Barton et al. (2013) questioned the results of the abovementioned works. They argued that the use of U37K as a proxy of SST could lead to results biased toward lower SST because of coccolithophores (from which U37K signal is derived) living in deeper layers; i.e., as the ocean warms and stratifies, phytoplankton will tend to occupy deeper parts of the water column and in consequence have less contact with the mixed layer temperatures. Thus, estimating SST from U37K as McGregor et al. (2007) did would bias measures toward lower SSTs than the real ones, as results would truly correspond to cooler subsurface waters. Like Narayan et al. (2010), and Barton et al. (2013) suggested that the evidence for increased upwelling (a greater SST difference between the coast and the open ocean) is not based on a cooling of the coastal waters but on a greater warming of the open ocean waters, as observed in the present work. Furthermore, Barton et al. (2013) analyzed several wind and SST datasets and found that there were not significant changes in meridional wind intensity off NW Africa but a significant SST increase. Consequently, they did not find any strong evidence supporting Bakun's hypothesis.
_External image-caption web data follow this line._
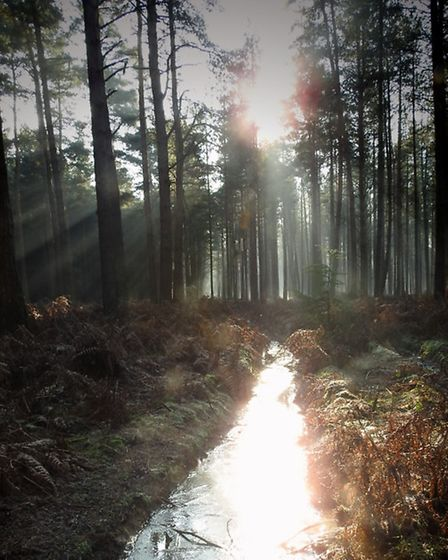 The January sun reflects off the ice in Thetford Forest Picture: Rachel Waller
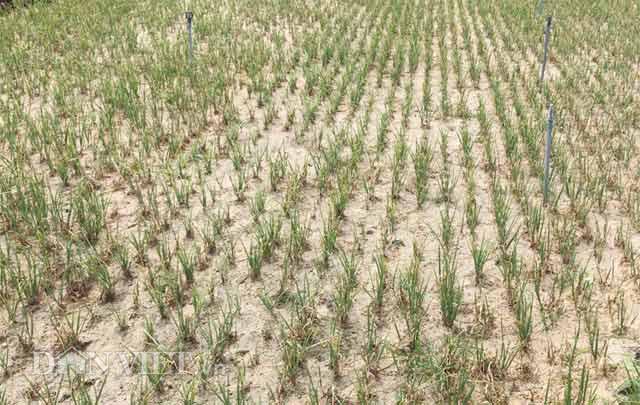Một ruộng hành trồng bị trụi gần hết do bệnh lươn rũ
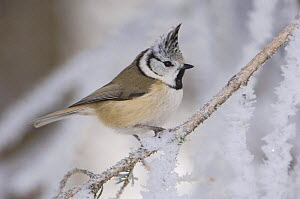 Crested Tit {Lophophanes cristatus} adult on frozen branch in winter, minus 15 Celsius, Switzerland - Rolf Nussbaumer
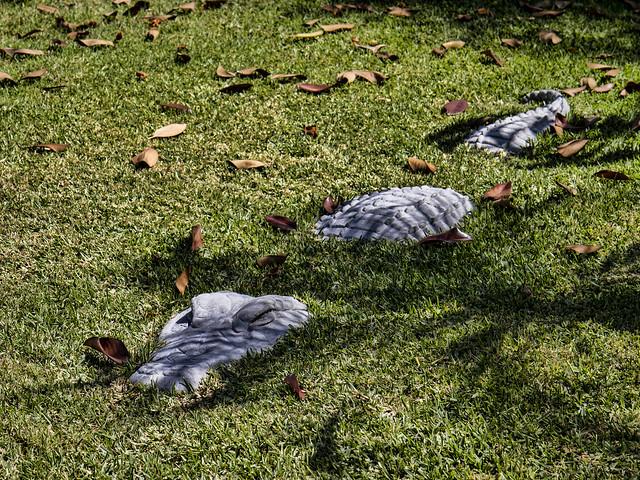Alligator yard art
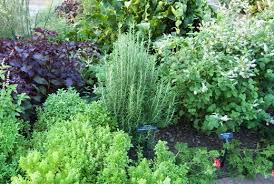 herbal garden herb gardens how to grow herbs indoors and out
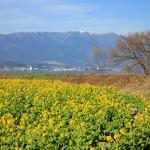 〔新春恒例〕 びわ湖菜の花ツーリング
Cropper et al. (2014) estimated SST trends from HadISST (Hadley Centre Sea Ice and Sea Surface Temperature) and OISST (Optimum Interpolation Sea Surface Temperature) datasets for the summer months (June to August), i.e., when the trade winds are strongest. Their findings showed a very weak negative SST trend for the PUZ, although the trend was not significant even at the 0.1 level. They also found a significant increase in the equatorward meridional wind in several datasets but, once again, the significance limit is set at the 0.1 level, challenging the interpretation of the results.

Trends in NPP and Chl-a

NPP and Chl-a can be used as proxies for upwelling intensity because, although they depend on several factors, upwelling of deep waters is the primary driver of the amount of available nutrients for phytoplankton, which in turn control NPP and Chl-a concentration (Ohde and Siegel, 2010; Messié and Chavez, 2015).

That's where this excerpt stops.